Connah’s Quay Town Council has said it did not bump up council tax to underpin its loss-making cafe.
A report by the Auditor General for Wales last month said the town council incurred a cumulative deficit of over £234,000 in the operation of its Quay Café since 2010.
The audit report stated, “In order to balance its finances, these losses have been met by the council setting a higher precept than it would otherwise have needed to set.
This has resulted in increased council tax charges to residents of Connah’s Quay.”
Documents released ahead of a special meeting being held tonight at the council’s Fron Road offices give a detailed response to the findings published by the Wales Audit Office (WAO).
Auditor General, Adrian Crompton said the council did not give due consideration as to what powers it had to open Quay Café back in 2010, a decision which was based on a “poorly prepared business plan” and as a result, “the decision to open the café was unlawful.”
In the documents for tonight’s meeting, town council clerk, Steven Goodrum says the council did “technically act unlawfully” however a “a clear distinction needs to be made — this was not a deliberate act taken by council to act unlawfully.”
Mr Goodrum’s response goes onto to say “the council incurs costs for a number of its activities and whilst the operation of the café has incurred costs for the council, referring to these as ‘operational losses’ suggests that the café was intended to be operated as a business.
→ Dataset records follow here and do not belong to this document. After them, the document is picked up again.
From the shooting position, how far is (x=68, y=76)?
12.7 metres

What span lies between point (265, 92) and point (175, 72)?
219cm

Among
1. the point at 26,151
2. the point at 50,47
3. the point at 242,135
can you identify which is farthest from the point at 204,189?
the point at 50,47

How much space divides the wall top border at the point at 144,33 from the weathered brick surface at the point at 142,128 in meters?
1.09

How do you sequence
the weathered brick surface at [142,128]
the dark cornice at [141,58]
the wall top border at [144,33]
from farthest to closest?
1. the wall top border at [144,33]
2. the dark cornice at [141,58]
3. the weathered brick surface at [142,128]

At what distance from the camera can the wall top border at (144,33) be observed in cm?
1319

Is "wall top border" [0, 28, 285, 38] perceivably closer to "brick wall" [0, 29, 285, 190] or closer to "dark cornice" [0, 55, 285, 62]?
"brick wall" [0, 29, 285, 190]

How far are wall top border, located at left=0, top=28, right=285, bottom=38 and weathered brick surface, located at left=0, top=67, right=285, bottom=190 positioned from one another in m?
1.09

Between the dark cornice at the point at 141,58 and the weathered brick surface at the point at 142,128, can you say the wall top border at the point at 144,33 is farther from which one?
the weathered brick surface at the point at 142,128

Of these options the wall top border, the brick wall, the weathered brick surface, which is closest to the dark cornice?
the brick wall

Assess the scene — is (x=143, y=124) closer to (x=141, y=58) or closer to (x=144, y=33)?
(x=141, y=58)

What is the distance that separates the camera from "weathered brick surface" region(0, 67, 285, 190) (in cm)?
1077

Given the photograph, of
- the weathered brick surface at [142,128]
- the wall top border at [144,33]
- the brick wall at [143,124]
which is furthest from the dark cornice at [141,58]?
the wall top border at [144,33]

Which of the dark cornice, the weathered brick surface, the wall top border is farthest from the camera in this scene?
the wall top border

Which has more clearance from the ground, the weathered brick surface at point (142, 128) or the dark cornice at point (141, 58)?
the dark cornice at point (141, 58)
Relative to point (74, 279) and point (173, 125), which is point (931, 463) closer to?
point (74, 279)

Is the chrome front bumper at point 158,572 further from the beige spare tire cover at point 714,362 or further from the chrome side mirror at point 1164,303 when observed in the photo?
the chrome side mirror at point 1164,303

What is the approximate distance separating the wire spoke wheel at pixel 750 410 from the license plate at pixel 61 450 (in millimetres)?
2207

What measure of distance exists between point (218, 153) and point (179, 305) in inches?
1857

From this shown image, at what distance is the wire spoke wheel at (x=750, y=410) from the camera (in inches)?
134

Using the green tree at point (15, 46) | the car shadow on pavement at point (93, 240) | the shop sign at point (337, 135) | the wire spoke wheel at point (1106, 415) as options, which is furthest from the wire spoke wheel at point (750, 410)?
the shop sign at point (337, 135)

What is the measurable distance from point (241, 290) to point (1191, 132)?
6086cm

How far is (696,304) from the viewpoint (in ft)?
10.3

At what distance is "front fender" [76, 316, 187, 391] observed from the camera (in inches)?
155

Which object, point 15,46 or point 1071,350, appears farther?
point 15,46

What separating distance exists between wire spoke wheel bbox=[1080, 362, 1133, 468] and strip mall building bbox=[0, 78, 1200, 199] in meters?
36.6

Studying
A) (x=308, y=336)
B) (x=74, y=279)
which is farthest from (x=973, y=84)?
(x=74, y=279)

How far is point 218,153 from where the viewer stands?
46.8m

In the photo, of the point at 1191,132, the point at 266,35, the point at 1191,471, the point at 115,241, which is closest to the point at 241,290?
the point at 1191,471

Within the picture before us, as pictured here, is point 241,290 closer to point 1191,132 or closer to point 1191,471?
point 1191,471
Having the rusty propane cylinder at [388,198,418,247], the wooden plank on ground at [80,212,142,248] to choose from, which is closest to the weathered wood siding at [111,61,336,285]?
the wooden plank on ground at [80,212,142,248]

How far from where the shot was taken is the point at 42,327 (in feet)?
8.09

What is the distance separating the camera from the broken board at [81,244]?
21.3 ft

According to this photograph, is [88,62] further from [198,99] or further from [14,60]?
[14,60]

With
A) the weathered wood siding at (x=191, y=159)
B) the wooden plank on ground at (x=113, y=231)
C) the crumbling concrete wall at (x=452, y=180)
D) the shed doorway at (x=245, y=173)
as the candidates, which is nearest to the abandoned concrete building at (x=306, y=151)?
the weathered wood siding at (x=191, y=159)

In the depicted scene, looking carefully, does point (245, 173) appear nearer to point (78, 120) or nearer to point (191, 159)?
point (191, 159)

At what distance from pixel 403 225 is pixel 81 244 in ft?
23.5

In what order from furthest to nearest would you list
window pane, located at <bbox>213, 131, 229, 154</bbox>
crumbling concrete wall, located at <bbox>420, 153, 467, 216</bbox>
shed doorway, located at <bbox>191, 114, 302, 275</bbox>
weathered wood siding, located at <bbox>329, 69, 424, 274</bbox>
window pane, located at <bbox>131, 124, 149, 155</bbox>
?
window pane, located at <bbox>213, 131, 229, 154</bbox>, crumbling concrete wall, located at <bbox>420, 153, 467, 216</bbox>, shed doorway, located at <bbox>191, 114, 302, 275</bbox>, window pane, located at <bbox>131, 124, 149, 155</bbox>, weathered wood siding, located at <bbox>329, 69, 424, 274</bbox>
It was not.”
“There was (and still is) a clear belief that the café does have a benefit for the local community.”
However, “the council has failed to record evidence about what benefit the café does provide to the local area.”
“Had there been proper recording of any benefit to the local area then this could have been used to justify the decision taken by council.”
The WAO report makes three clear recommendations for the council and these are:
– To undertake a full option appraisal for the operation of Quay Café, incorporating a full financial appraisal of each option;
– To ensure appropriate advice is received prior to making decisions on the provision of new or novel services;
– To review the services it provides and ensure that it understands the statutory basis on which it provides those services.
Following the publication of the WAO findings, Adrian Crompton said: “Given the scale of the deficit incurred at Connah’s Quay Town Council, I believe it is important that the public has a full and proper awareness of the events concerning the council.
When it opened the café, the council did not have the statutory authority to do so and its decision was not supported by a clear and coherent business plan.
As a result the decision was, in my view, unlawful.”
The term unlawful in the case of the Quay Café does not mean it was criminal, it refers to the fact that the council lacked statutory authority to establish the cafe.
At tonights Special Meeting, which is open to the public, town councillors will discuss the outcome of the report and whether to accept the three recommendations.